It was a Tuesday afternoon. I was doing routine OSINT recon on a client engagement — mapping their external attack surface before we kicked off the formal pentest. Nothing fancy. Just Shodan, some Google dorks, checking for exposed assets the client might not know about.

Forty minutes in, I found a publicly accessible S3 bucket. Half a million customer records. Unencrypted. No authentication required.
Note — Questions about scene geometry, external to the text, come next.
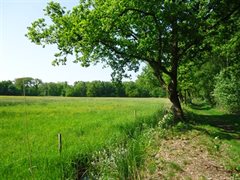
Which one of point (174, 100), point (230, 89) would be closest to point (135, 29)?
point (174, 100)

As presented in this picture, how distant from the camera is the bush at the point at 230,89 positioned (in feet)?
99.0

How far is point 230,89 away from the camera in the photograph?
102ft

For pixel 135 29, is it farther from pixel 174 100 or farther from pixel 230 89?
pixel 230 89

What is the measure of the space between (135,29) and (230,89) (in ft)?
45.8

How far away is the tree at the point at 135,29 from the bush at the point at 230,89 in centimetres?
839

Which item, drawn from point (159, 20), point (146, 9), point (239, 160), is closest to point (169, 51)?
point (159, 20)

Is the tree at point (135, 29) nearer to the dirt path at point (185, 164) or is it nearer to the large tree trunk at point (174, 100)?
the large tree trunk at point (174, 100)

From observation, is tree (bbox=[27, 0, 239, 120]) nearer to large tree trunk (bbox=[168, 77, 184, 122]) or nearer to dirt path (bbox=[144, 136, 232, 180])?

This is the story of how that happens, why it keeps happening, and what you can do to make sure it’s not your bucket.

How I Found It

The recon chain was straightforward:

  1. Enumerate subdomains using amass enum -passive -d target.com plus subfinder
  2. Notice a subdomain like assets-backup.target.com resolving to an S3 endpoint
  3. Run aws s3 ls s3://assets-backup-target --no-sign-request
  4. Watch 500,000 rows of customer data appear in the terminal

That --no-sign-request flag is the key. It means you’re accessing the bucket with no AWS credentials at all — as an anonymous internet user. If the bucket ACL allows public read, everything inside is accessible to anyone who knows the URL.

What Was In the Bucket

I stopped enumerating the moment I confirmed the exposure. Per our responsible disclosure policy and the rules of engagement, I immediately notified the client’s security team. The bucket contained customer name, email, phone, partial payment data, internal order IDs, and a folder called /backups/db_exports/ containing database dumps with password hashes.

Why This Keeps Happening

I’ve found exposed S3 buckets on three separate engagements in the last 18 months. The root cause is almost always the same: a developer created a bucket, toggled “public” during testing to debug an issue, and never toggled it back. The real issue is misconfiguration drift — cloud infrastructure changes faster than security reviews happen.

How to Find Your Own Exposed Buckets

Run this yourself:

for bucket in $(aws s3api list-buckets --query "Buckets[].Name" --output text); do
  acl=$(aws s3api get-bucket-acl --bucket $bucket 2>/dev/null)
  if echo "$acl" | grep -q "AllUsers"; then
    echo "PUBLIC: $bucket"
  fi
done

Also check: aws s3api get-bucket-policy-status --bucket BUCKETNAME. If IsPublic is true, you have a problem.

The Fix

Enable “Block Public Access” at the account level, rotate any credentials that may have been in those files, and notify affected customers. Set up AWS Security Hub with the CIS benchmark enabled — it will flag public buckets automatically. The bucket had been public for at least 14 months based on file timestamps. In that time, we have no way of knowing who else found it.